There were no tracks to the Porta John, to the lift, to the pallets of stone — no tracks of any kind. A white blanket of snow. Complete quiet, until a jay shrieked in the pines. Rand was out of the truck now, walking fast and then slowing, stopping. There was a dark shape pushing against the semi-opaque plastic around the pillars where Angel’s crew had been working. When he got closer, he could see that the shape had a face. Rand wanted to turn, run, get into the truck and drive, but he forced his feet to move, kicking through the snow. He ducked under the plastic. It was cold. The propane tank must have run empty.

They were all there, three men slumped on the scaffolding, and Angel, sitting, back against the stone pillar, eyes closed as if he were taking a nap. Rand knew immediately. It was impossible to mistake it for anything else.

It was carbon monoxide, they told him.

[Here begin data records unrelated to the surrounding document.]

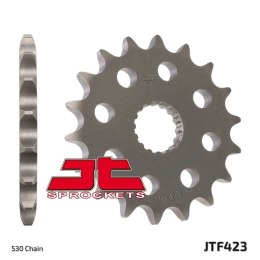 JT ZĘBATKA PRZEDNIA 2190 17 SUZUKI GSXR 1000 '09-'16, HAYABUSA '08-'23 (-1) (219017JT) (ŁAŃC. 530)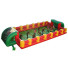 Human Foosball – Red/Yellow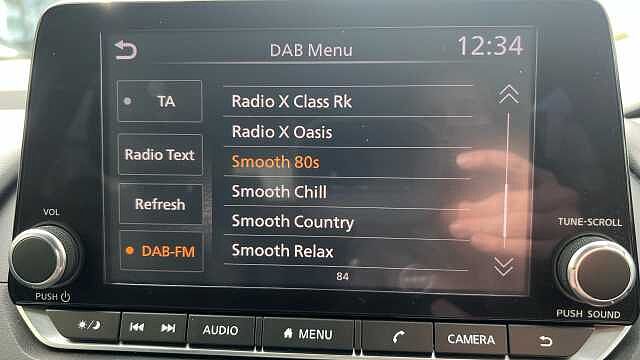 Nissan Qashqai 1.3 DiG-T MH Acenta Premium 5dr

Somehow the heater exhaust had been covered by the tarp, filling the area the men were working in with deadly fumes.

Two of the men — Angel’s cousins — had been illegal after all.

There was a delay in the construction, while the situation got sorted out. But then, sooner than seemed decent, they were back at it. A new crew came in to finish the stonework. The carpenters and electricians wrapped up the interior. And, not long after the first of the year, Rand’s trailer got hauled away and the whole affair was complete.